/99co

Extract and analyse property data from 99.co website

Primary LanguageJupyter Notebook

99co

The Jupyter notebook "web scraping - 99co" contains code to extract property data from 99.co, a website where HDB flats are listed for sale. I used Selenium WebDriver to interact automatically with the website, and BeautifulSoup to parse HTML. I extracted the following information from the website: address, type of HDB flat, year built, sale price, number of bedrooms, number of bathrooms, price per square foot, and property size (in square feet). A total of 9600 property listings were scraped from the website.

The Jupyter notebook "analysis - 99co" contains code to process and analyze the scraped data. First, I cleaned some of the variables before converting them to numeric variables. Next, I dropped observations with missing values and extreme outliers. I then plotted some data visualizations, which confirmed that larger and newer properties tend to have higher prices. Indeed, correlation analysis reveals that the variable most strongly correlated with property price is property size (correlation coefficient = 0.59).

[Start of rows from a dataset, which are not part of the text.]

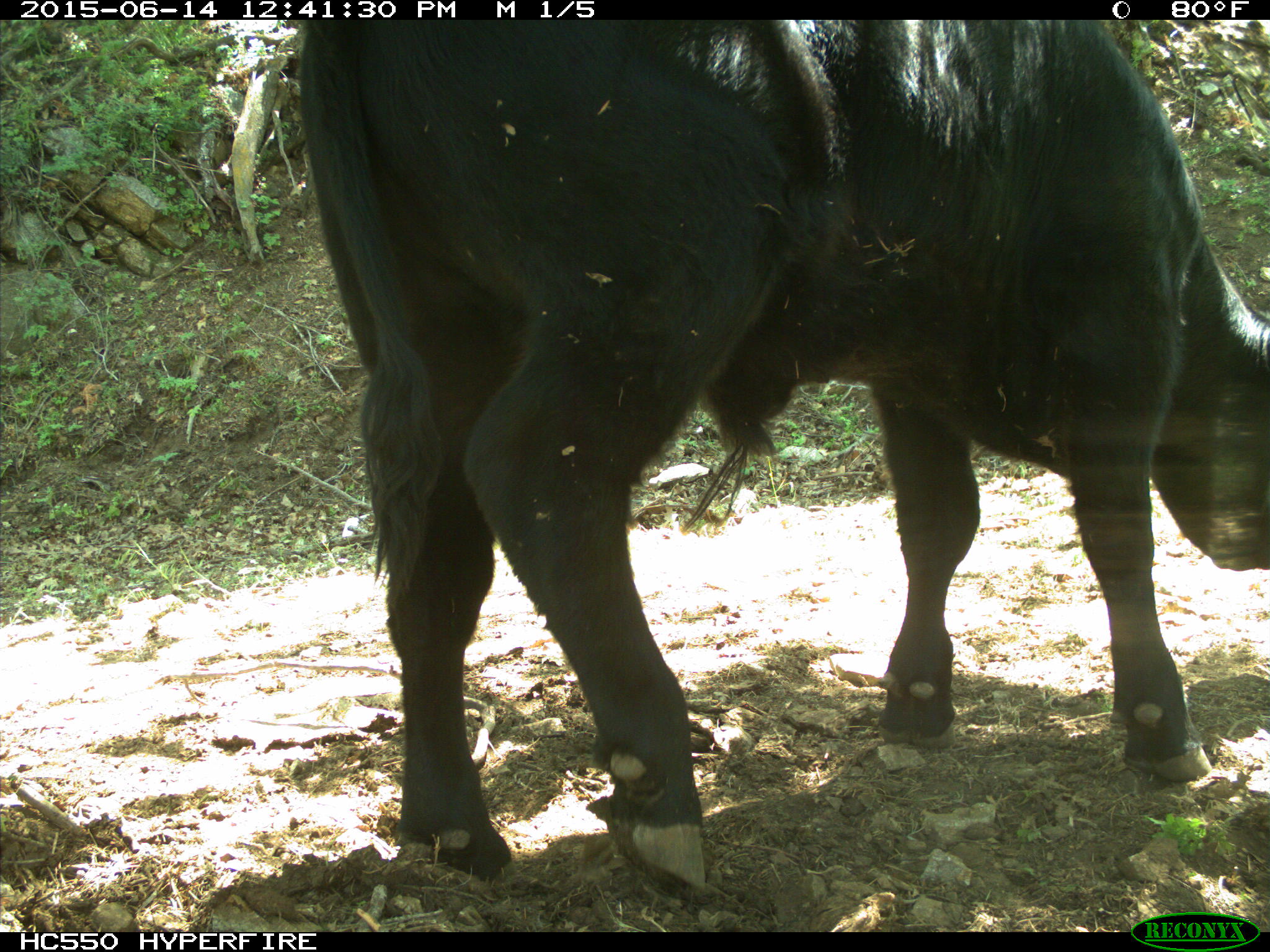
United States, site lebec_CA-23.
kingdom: Animalia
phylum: Chordata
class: Mammalia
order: Artiodactyla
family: Bovidae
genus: Bos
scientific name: Bos taurus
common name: domestic cow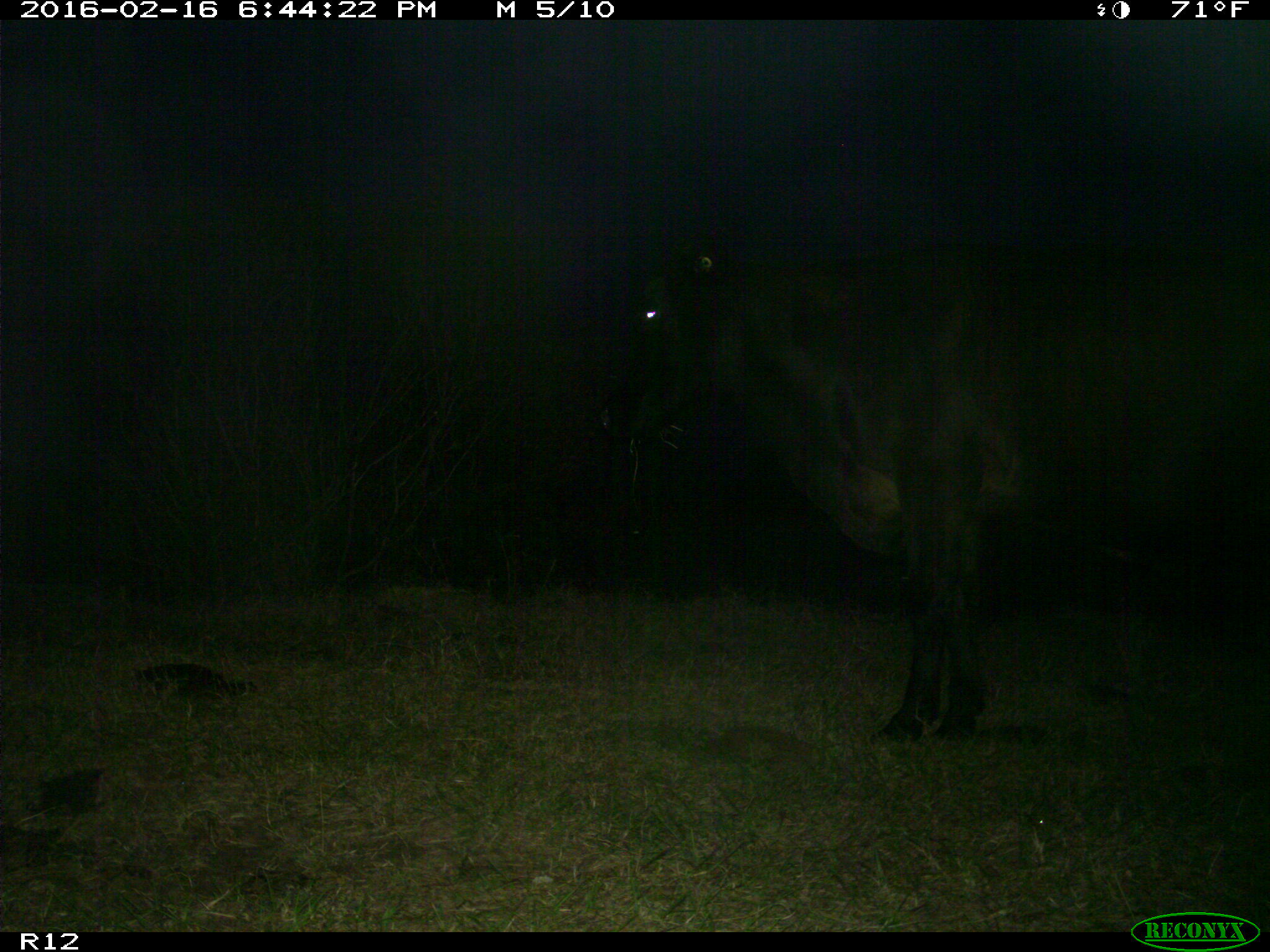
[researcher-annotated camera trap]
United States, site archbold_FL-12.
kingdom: Animalia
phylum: Chordata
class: Mammalia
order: Artiodactyla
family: Bovidae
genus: Bos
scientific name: Bos taurus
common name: domestic cow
Bos taurus (domestic cow).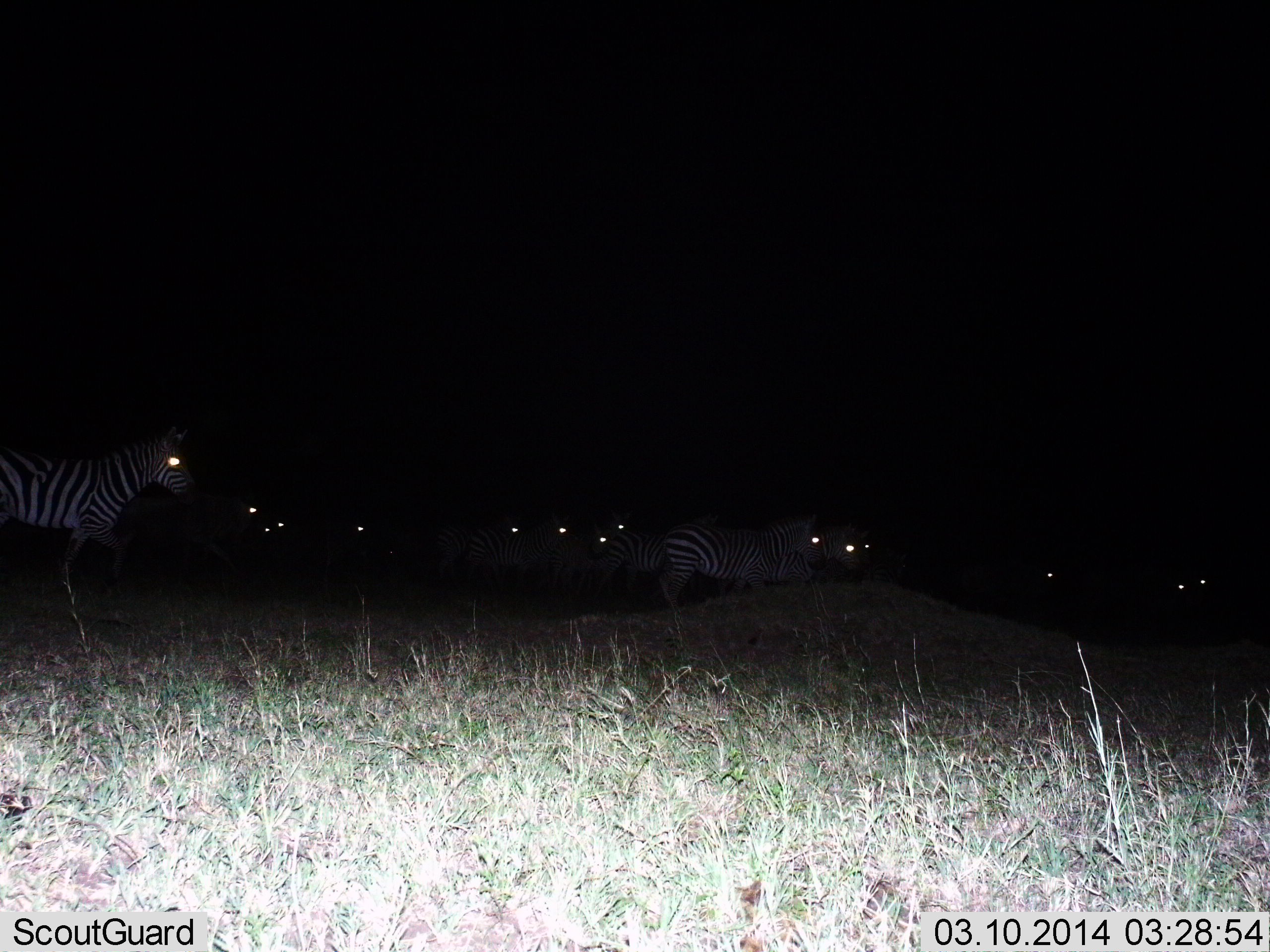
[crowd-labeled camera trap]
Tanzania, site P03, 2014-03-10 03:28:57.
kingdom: Animalia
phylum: Chordata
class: Mammalia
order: Perissodactyla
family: Equidae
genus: Equus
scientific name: Equus quagga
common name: plains zebra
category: zebra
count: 11-50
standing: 100%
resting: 0%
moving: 20%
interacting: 0%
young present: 0%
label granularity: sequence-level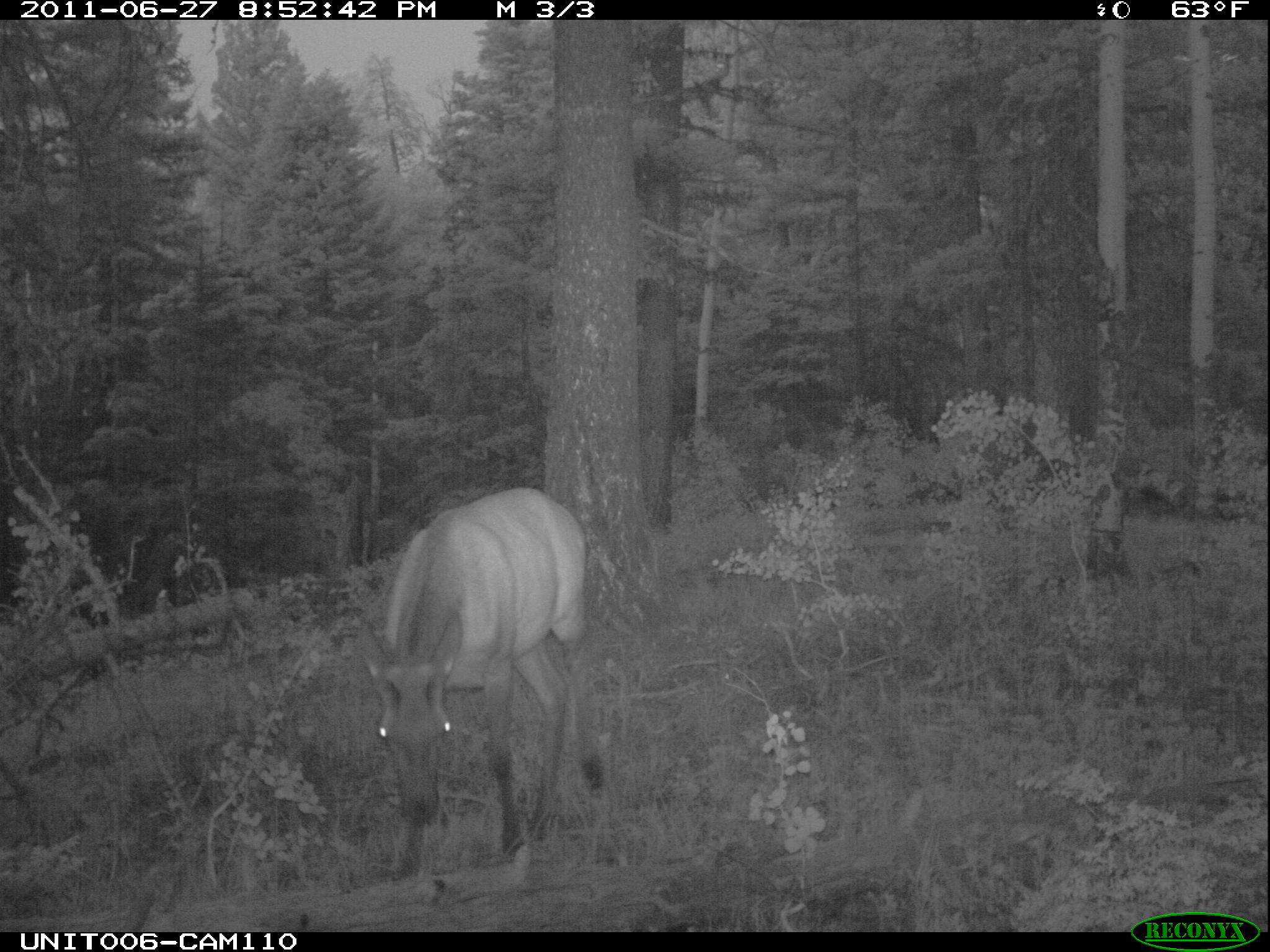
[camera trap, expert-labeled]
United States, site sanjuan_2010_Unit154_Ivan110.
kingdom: Animalia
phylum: Chordata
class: Mammalia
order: Artiodactyla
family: Cervidae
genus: Cervus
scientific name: Cervus elaphus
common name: red deer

I then split the dataset into training and test sets, trained a random forest to predict the prices of HDB flats based on all available property attributes (other than price per square foot), and evaluated the performance of the model on the test set. The random forest model achieved a RMSE (root mean squared error) of $107743 and a MAPE (mean absolute percentage error) of 13.7% on the test set. In comparison, a simplistic approach that always used the mean price of the training set as the prediction would achieve a RMSE of $171350 and a MAPE of 31.4%.

To improve the performance of the predictive model, one could include other relevant features such as proximity to amenities and which floor the HDB flat is on.